WORK TO COMPLETE:
[1] In the comment thread, how many seats would Reform have won under proportional representation?
[2] Write out the stretch of the comment thread from "I don’t think" through "a bit slower.".

DOCUMENT TEXT:

┌────────

I don’t think Farage will ever be PM, but I do think and hope he’s paving the way for real change in the UK
Prime Minister Farage! Both hilarious and appalling in equal measure. Farage has got more chance of being PM than I have of lowering haystacks from the boat deck of the Lusitania!
Reform has 5 seats.
Yes, a loss for anyone opposed to Net Zero. But electing the Conservatives wouldn’t have helped. Same path, just a bit slower.
Correction
Based on early exit polls, one source was estimating 13 Reform seats while the actual total was only 5.
There was an unprecedented gap between the 4 million votes Reform received (out of about 22.5 million) and the tiny number of seats they won. Same pattern for the Green Party.
If the seats were actually proportional to the number of votes, the results would have been very different
Results assuming UK general election voting system was under proportional representation:
Labour: 219
Conservative: 154
Reform: 93
Lib Dem: 79
Green: 44
SNP: 16
Yes, but Britain does not have proportional representation and should never have. P.R. cements in political parties and they are the real problem regardless of which way they lean. They ensure that the type of person who should not have power does and that power is disproportionate.
So the Tories got slammed because they looked just like Labour and than the people vote Labour. What do they think the outcome will be ?
Clearly, a large number of former Conservative supporters wanted to make their anger felt by voting for Reform UK; sadly, not enough of them to break through (tho’ tactical voting with the intention of punishing the Conservatives has unexpectedly given the Liberal Democrats 71 seats). Perhaps people should be careful what they wish for…
Meanwhile in Scotland, Labour benifited from disillusionment with the Scot Nats.
Reform got more votes than the Lib Dem’s and only 4 seats
The new Prime Minister: Mr Flip Flop.
Slippery StarmerA potted history of his flip-flopping, u-turns and flagrant dishonesty.
https://www.spiked-online.com/2024/06/13/slippery-starmer/
“””Here’s Keir Starmer on immigration, in 2020:
‘We have to make the case for freedom of movement.’
And here’s Keir Starmer on immigration, a few weeks ago:
‘Well, immigration is at a record high under this government – a complete failure. We need to bring it down.’
I think you get the picture.”””
https://www.spiked-online.com/2024/06/13/slippery-starmer/
Before long the empty vessel will be filled…
Sounds like our inept PM Albanese in Australia, God help you then!
As Shytot indicated, maybe he will wisely let Ed Moribund hang himself over NZ policies, then save the day by sacking him and getting together a more moderate energy agenda to give unionists back real jobs in heavy industry by encouraging investment in cheap traditional reliable power, instead of continuing to subsidize inefficient renewables and charging the public for it through their bills.

└────────

MATERIAL PROVIDED:
┌────────

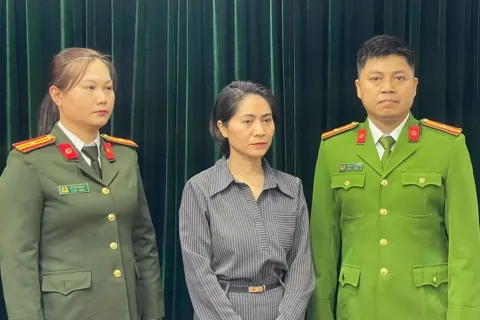 Khởi tố, bắt tạm giam Giám đốc công ty tổ chức show “Về đây bốn cánh chim trời”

└────────

RESPONSES TO THE EXERCISE:
[1] 93

[2]
I don’t think Farage will ever be PM, but I do think and hope he’s paving the way for real change in the UK
Prime Minister Farage! Both hilarious and appalling in equal measure. Farage has got more chance of being PM than I have of lowering haystacks from the boat deck of the Lusitania!
Reform has 5 seats.
Yes, a loss for anyone opposed to Net Zero. But electing the Conservatives wouldn’t have helped. Same path, just a bit slower.